Paycheck Protection Program

Forgivable loans are available through the PPP to any small businesses and 501(c)(3) non-profits with fewer than 500 employees. The forgivable funds can be used for payroll costs, interest on mortgages, rent, and utility payments, although SBA guidelines recommend that at least 75% of the forgiven amount be used on payroll due to high demand for this loan program. Furthermore, these funds must be used for operating expenses in the eight weeks following the loan’s origination in order to be eligible for forgiveness.

Loan payments will be deferred for six months, and as the goal of the program is to continue small business employment, forgiveness will be reduced if the organization’s full-time headcount or salary and wages decrease. Any amount not forgiven will be repaid over a 2-year maturity period at 1% APR. Loan applications will be processed through any existing SBA 7(a) lender as well as participating federally insured deposit corporations, federally insured credit unions, and Farm Credit System institutions. PPP program funds are available until June 30th, 2020, although they are not anticipated to last that long.

Economic Injury Disaster Loans

Small businesses and non-profits are also eligible for the Economic Injury Disaster Loan (EIDL) program, a low interest loan of up to $2 million dollars. These loans will be repaid after a 6-month forgiveness period, at a rate of 3.75% interest for small businesses and 2.75% interest for non-profits.
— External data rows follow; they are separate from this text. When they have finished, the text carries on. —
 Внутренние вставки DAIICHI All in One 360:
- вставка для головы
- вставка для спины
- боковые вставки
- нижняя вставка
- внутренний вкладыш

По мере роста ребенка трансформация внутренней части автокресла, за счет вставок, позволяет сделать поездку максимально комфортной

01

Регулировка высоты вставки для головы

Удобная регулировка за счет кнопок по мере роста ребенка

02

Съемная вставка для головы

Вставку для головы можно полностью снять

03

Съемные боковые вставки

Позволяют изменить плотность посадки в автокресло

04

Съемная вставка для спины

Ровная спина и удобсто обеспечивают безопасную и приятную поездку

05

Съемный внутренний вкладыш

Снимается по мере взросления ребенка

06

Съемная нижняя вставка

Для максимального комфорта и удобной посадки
Businesses may apply for both the PPP and EIDL programs, but they are not allowed to use the funds for the same purpose or duplicative amounts, preventing double dipping. When applying for an EID Loan, organizations may request an emergency advance loan of up to $10,000. This money does not have to be repaid and is intended to reach small businesses and non-profits within three days of them filing their EIDL application. 

SBA Express Bridge Loans

For organizations that need more than $10,000 to cover short-term costs while they wait for their EIDL application to be approved, the SBA has made available funds from the Express Bridge Loan Pilot Program. Through this program, small businesses with an existing relationship with an SBA Express Lender can receive an additional $25,000 in the form of a bridging loan. This loan will be repaid out of the funds made available when their EIDL application is approved. In addition, the CARES Act increased the maximum SBA Express Loan amount from $350,000 to $1 million through December 31, 2020.

SBA Debt Relief 

Finally, the SBA is working to help small businesses through the current crisis with a six month period of debt relief on all current 7(a) loans, 504 loans, and microloans, as well as debt relief on any loans issued prior to September 27, 2020. The SBA will provide this debt relief by automatically paying the principal, interest, and fees of qualifying SBA loans. 

Together, the funds and debt relief available to small businesses and non-profits can help keep critical enterprises afloat until economic circumstances improve.